After 35 years as a student union/student activities administrator at 4 different institutions, I have been a full time cult awareness educator and consultant for 5 years. I travel throughout North America, presenting lectures and workshops about cults, mostly at colleges and universities. I also serve as Director of Education for the American Family Foundation (AFF), a non-profit cult research and education organization. I would like to make a few general points.

1. It is possible to define "cult" without reference to religion. For example:
"A totalistic cult is a group or movement, exhibiting excessive dedication to some person, idea or thing, and employing unethically manipulative techniques of persuasion and control, designed to advance the goals of the group's leaders, but in actuality, are detrimental to the member, their family, and the larger society."
2. Colleges and universities need to focus on the harmful techniques used by such groups to deceive, coerce and manipulate students to take total control of their lives.
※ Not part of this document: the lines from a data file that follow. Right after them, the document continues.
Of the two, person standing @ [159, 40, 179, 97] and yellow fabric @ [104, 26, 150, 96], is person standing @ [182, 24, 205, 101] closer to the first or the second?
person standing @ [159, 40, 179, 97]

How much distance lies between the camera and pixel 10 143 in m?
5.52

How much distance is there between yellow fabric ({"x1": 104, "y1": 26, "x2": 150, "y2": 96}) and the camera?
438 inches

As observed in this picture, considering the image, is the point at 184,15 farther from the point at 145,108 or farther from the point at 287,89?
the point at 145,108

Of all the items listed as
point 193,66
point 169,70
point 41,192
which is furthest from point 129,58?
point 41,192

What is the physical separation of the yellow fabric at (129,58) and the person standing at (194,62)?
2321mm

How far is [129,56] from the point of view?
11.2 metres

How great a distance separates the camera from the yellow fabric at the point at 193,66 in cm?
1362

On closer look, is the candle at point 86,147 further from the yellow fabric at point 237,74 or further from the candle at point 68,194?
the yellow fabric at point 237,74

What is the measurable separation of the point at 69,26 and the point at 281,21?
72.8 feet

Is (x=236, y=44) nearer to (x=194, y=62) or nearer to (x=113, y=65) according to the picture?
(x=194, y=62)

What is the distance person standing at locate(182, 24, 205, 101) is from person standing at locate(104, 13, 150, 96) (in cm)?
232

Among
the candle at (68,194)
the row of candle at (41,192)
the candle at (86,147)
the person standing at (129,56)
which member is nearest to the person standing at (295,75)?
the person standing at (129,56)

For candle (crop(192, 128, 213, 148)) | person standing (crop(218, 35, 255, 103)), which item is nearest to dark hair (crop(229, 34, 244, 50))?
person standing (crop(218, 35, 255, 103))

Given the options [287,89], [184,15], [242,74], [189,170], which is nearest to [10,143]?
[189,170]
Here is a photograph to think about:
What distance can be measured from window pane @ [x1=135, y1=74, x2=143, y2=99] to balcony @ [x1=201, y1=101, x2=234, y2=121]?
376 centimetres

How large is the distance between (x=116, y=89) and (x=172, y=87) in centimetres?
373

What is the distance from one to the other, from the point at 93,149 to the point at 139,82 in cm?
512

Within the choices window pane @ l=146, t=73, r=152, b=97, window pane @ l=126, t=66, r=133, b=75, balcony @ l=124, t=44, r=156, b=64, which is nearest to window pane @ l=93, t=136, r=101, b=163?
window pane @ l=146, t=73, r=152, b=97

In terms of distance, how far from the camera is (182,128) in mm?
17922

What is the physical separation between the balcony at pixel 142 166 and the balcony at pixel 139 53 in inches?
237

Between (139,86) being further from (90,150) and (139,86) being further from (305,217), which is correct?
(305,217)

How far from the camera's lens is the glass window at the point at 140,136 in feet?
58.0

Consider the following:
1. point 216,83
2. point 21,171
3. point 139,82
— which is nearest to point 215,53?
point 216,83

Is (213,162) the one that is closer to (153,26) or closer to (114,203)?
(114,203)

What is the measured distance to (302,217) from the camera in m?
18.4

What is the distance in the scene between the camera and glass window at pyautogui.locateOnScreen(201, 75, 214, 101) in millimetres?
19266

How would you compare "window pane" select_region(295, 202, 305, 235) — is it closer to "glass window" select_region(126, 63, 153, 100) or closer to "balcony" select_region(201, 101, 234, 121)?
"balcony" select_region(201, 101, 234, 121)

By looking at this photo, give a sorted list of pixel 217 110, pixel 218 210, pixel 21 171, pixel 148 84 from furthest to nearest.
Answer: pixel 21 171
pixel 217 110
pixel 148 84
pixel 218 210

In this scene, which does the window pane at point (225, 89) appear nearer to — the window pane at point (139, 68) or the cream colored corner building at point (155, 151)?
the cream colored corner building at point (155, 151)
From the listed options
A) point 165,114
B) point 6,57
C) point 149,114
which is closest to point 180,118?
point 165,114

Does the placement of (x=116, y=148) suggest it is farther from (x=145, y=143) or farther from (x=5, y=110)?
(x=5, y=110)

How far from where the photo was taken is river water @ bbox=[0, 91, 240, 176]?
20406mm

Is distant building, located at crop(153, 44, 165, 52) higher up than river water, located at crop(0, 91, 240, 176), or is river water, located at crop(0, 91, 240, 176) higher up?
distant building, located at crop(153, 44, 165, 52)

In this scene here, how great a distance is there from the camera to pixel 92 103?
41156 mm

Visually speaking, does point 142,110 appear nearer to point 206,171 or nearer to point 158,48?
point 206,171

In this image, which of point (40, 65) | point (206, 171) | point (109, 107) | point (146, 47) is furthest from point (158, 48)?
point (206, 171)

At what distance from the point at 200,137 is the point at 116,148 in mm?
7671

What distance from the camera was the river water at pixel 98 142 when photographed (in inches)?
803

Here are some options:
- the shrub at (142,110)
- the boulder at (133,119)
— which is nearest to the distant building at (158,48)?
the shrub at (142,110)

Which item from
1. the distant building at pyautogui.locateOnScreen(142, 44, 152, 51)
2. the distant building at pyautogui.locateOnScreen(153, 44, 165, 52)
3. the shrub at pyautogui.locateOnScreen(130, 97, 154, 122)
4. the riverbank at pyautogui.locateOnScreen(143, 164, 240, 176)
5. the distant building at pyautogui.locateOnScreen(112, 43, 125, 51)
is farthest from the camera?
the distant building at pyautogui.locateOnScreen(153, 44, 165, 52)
It is inappropriate to focus on the group's beliefs.
3. When any campus group, religious or otherwise, violates campus regulations, they should be punished, including being banned from the campus, if the violations are serious enough.
4. Colleges and universities need to provide preventive educational programs for students, faculty and staff, about the times in a person's life when they are most vulnerable to cult recruiters, and about the techniques that cults use to deceive and manipulate them.

I have been presenting cult awareness educational programs for 25 years and I know they work. A number of students who participated have contacted me a few years later, and described how the information helped them identify and prevent a cult recruiter from being successful.

-- Ronald N. Loomis, Cult Awareness Educator & Consultant, New London, CT (posted 8/19, 4:35 p.m., E.D.T.)